# [WHAT YOU ARE ASKED TO DO]
Return, character for character, everything from the line containing "Is (x=119, y=50)" down through the last line of the data.

--

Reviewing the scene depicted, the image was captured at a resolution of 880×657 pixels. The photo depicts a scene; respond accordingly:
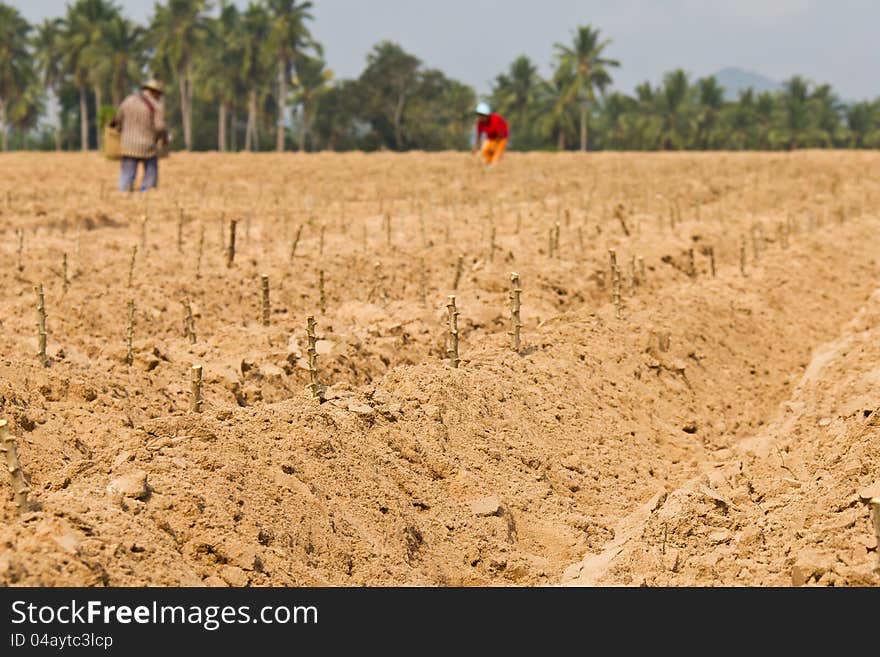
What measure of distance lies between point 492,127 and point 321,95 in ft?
133

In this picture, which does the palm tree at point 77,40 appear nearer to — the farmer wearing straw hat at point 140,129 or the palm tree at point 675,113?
the palm tree at point 675,113

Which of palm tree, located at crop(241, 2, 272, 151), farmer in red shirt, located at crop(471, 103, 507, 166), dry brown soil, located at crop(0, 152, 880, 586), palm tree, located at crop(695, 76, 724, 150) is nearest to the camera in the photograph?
dry brown soil, located at crop(0, 152, 880, 586)

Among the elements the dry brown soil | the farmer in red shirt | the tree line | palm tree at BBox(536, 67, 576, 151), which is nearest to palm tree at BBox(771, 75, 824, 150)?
the tree line

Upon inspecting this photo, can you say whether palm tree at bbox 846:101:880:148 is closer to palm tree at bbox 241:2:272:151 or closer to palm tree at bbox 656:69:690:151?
palm tree at bbox 656:69:690:151

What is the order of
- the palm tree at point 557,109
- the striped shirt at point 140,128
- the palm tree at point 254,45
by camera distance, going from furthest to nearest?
the palm tree at point 557,109
the palm tree at point 254,45
the striped shirt at point 140,128

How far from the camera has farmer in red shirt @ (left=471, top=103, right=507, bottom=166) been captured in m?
18.1

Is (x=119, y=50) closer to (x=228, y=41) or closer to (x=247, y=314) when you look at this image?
(x=228, y=41)

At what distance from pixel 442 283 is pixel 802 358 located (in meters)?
3.10

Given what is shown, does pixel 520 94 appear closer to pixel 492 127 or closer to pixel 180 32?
pixel 180 32

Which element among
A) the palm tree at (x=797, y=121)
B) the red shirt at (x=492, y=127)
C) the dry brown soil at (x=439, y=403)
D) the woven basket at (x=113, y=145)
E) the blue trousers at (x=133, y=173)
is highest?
the palm tree at (x=797, y=121)

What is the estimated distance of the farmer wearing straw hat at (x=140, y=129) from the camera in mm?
14078

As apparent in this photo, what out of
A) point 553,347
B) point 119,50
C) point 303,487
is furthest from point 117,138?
point 119,50

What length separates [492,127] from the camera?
18422 mm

--

# [SOLUTION TO THIS PROBLEM]
Is (x=119, y=50) closer to (x=228, y=41) or closer to (x=247, y=314) when you look at this image?
(x=228, y=41)

At what distance from pixel 442 283 is pixel 802 358 located (in meters)?
3.10

Given what is shown, does pixel 520 94 appear closer to pixel 492 127 or closer to pixel 180 32?
pixel 180 32

Which element among
A) the palm tree at (x=797, y=121)
B) the red shirt at (x=492, y=127)
C) the dry brown soil at (x=439, y=403)
D) the woven basket at (x=113, y=145)
E) the blue trousers at (x=133, y=173)
is highest?
the palm tree at (x=797, y=121)

What is the estimated distance of the farmer wearing straw hat at (x=140, y=129) from the camera in mm?
14078

As apparent in this photo, what out of
A) point 553,347
B) point 119,50
C) point 303,487
is furthest from point 117,138?
point 119,50

What length separates [492,127] from the camera?
18422 mm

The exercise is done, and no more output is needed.